Consegna 1:
Riporti testualmente, dal testo sulla motonave Marco Foscarini, il tratto compreso tra "La Marco Foscarini" e "di 14,5-16,5 nodi.".
Consegna 2:
Prosegua il testo sulla motonave Marco Foscarini dal punto in cui termina.

La Marco Foscarini (da “Storia del cantiere navale di Monfalcone, 1908-2008” di Pietro Valenti, Luglio Editore, 2007, via Francesco De Domenico e www.naviearmatori.net) |
Motonave da carico da
6404,87 (o 6406, o 6342) tsl, 3172 tsn e 10.325 (o 10.490) tpl, lunga 134,11
metri, larga 18,44-18,47 e pescante 11,84, con velocità di 14,5-16,5 nodi.
Appartenente alla Società Italiana di Armamento (SIDARMA), con sede a Fiume, ed
iscritta con matricola 107 al Compartimento Marittimo di Fiume.
Era armata, a scopo
difensivo, con un cannone da 120/45 mm (sistemato a poppa) e ben 13 mitragliere
contraeree singole da 20/70 mm, in plancette situate alle estremità e sulle
sovrastrutture.
Seconda di questo
nome (e per questo sovente menzionata come Foscarini
II), la Foscarini faceva parte di una serie di nove grandi e moderne motonavi
gemelle (nota come "classe Orseolo" o "classe Gritti"),
costruite nei CRDA di Monfalcone per la SIDARMA, tutte battezzate con nomi di
dogi ed altre figure importanti della storia della Repubblica di Venezia: le
altre erano Marco Foscarini (I), Vettor Pisani, Sebastiano Venier (I), Andrea
Gritti (I), Pietro Orseolo, Francesco Barbaro, Andrea Gritti (II) e Sebastiano
Venier (II). Le prime sei, tra cui la prima Foscarini, erano state completate prima dello scoppio della guerra:
Gritti (I), Orseolo e Pisani nel
1939, Foscarini (I), Barbaro e Venier (I) nel 1940. Foscarini
II, Gritti II e Venier II,
pressoché identiche alle prime sei, facevano invece parte del programma di
costruzioni di guerra; impostate durante il conflitto ed entrate in servizio a
partire dal 1943, ricevettero i nomi di tre navi del gruppo iniziale che nel
frattempo erano andate perdute. La prima Foscarini
era stata in assoluto la prima nave della serie ad andare perduta, venendo
incendiata da un attacco aereo nel maggio 1941; portata all’incaglio davanti a
Tripoli, era stata giudicata troppo danneggiata per poter essere riparata, ed
il suo nome era stato così assegnato alla prima delle tre nuove motonavi messe
in costruzione (il relitto della prima Foscarini
fu poi autoaffondato alla caduta di Tripoli, nel gennaio 1943, e
successivamente demolito dai britannici).

Sezione dati:
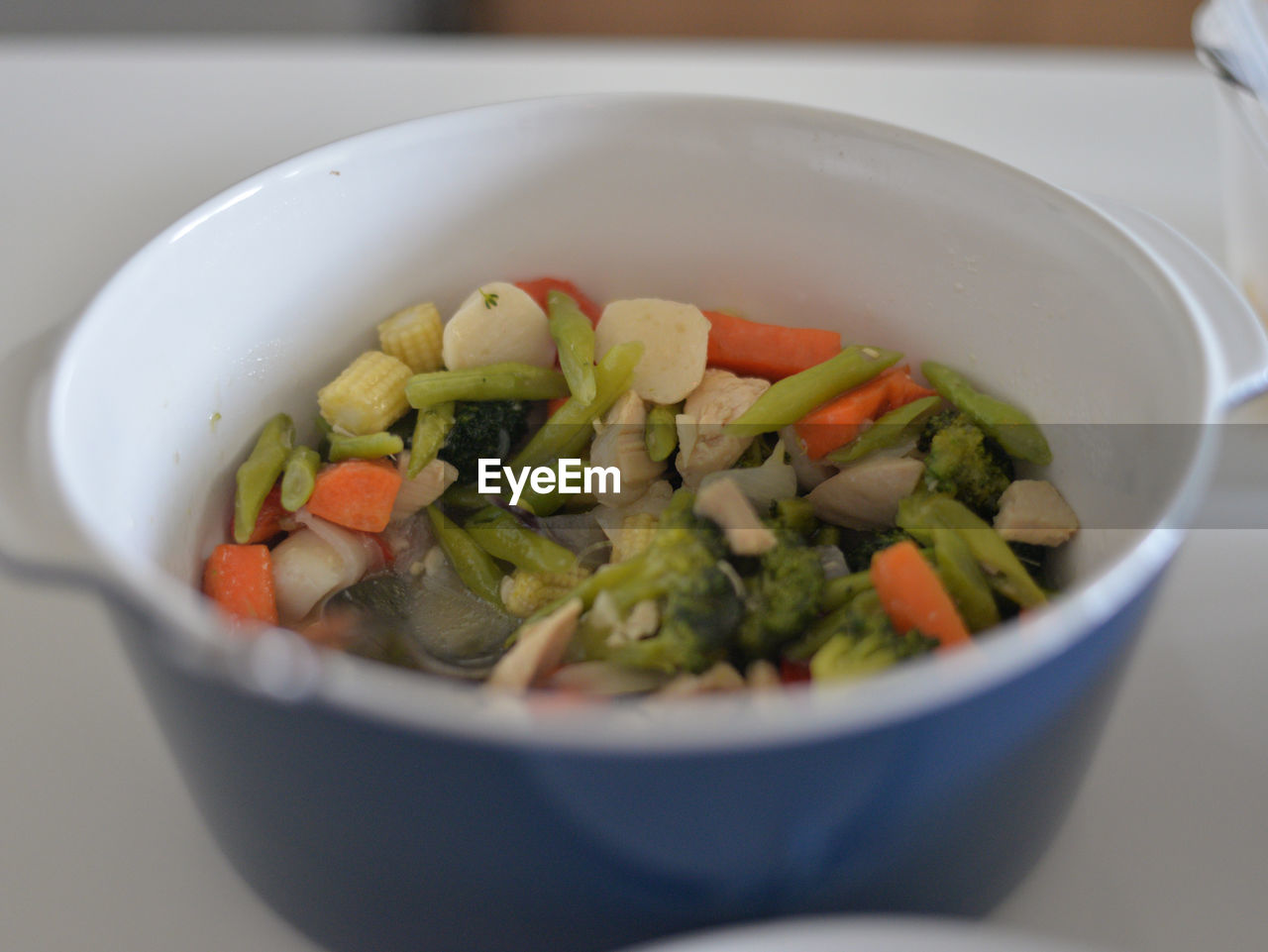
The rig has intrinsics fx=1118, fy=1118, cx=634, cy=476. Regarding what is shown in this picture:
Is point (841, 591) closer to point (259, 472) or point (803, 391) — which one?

Risposta 1:
La Marco Foscarini (da “Storia del cantiere navale di Monfalcone, 1908-2008” di Pietro Valenti, Luglio Editore, 2007, via Francesco De Domenico e www.naviearmatori.net) |
Motonave da carico da
6404,87 (o 6406, o 6342) tsl, 3172 tsn e 10.325 (o 10.490) tpl, lunga 134,11
metri, larga 18,44-18,47 e pescante 11,84, con velocità di 14,5-16,5 nodi.

Risposta 2:
Nel dopoguerra, la
SIDARMA acquistò dagli Stati Uniti una nave tipo "North Sands" (noto
anche come tipo "Fort" o "Liberty canadese", un tipo
standardizzato di piroscafo da carico costruito durante la guerra in 198
esemplari), la Fort Grahame, e la
ribattezzò Marco Foscarini. La terza Foscarini era stata completata in Canada
come Fort Grahame nel febbraio 1943, cioè
proprio negli stessi giorni in cui la seconda Foscarini aveva lasciato i cantieri di Monfalcone. Passata sotto
bandiera italiana nel 1948, questa nave rimase in servizio con la SIDARMA fino
al 1959, terminando la sua esistenza in un cantiere di demolizione jugoslavo
nel 1966.
Breve e parziale cronologia.
30 dicembre 1940
Impostata nei
Cantieri Riuniti dell’Adriatico di Monfalcone (numero di costruzione 1254).
28 settembre 1942
Varata nei Cantieri
Riuniti dell’Adriatico di Monfalcone.
6 febbraio 1943
Completata per la
Società Italiana di Armamento (SIDARMA), con sede a Fiume.
7 febbraio 1943
Requisita a Venezia
dalla Regia Marina, senza essere iscritta nel ruolo del naviglio ausiliario
dello Stato.
17 marzo 1943
La Foscarini salpa da Taranto per Biserta
alle 2.30, insieme alla motonave Nicolò
Tommaseo, con la scorta del cacciatorpediniere Lubiana (capitano di fregata Luigi Caneschi, caposcorta),
della torpediniera di scorta Tifone (capitano
di corvetta Stefano Baccarini), della torpediniera Antares (capitano di corvetta Maurizio Ciccone) e del
cacciasommergibili VAS 221. La
navigazione durante la notte si svolge tranquilla sino alla prima mattina.
Verso le 10, nel
Golfo di Squillace, si verifica un primo allarme, e viene avvistato un
ricognitore, che ha localizzato il convoglio e lo tallona tenendosi fuori tiro.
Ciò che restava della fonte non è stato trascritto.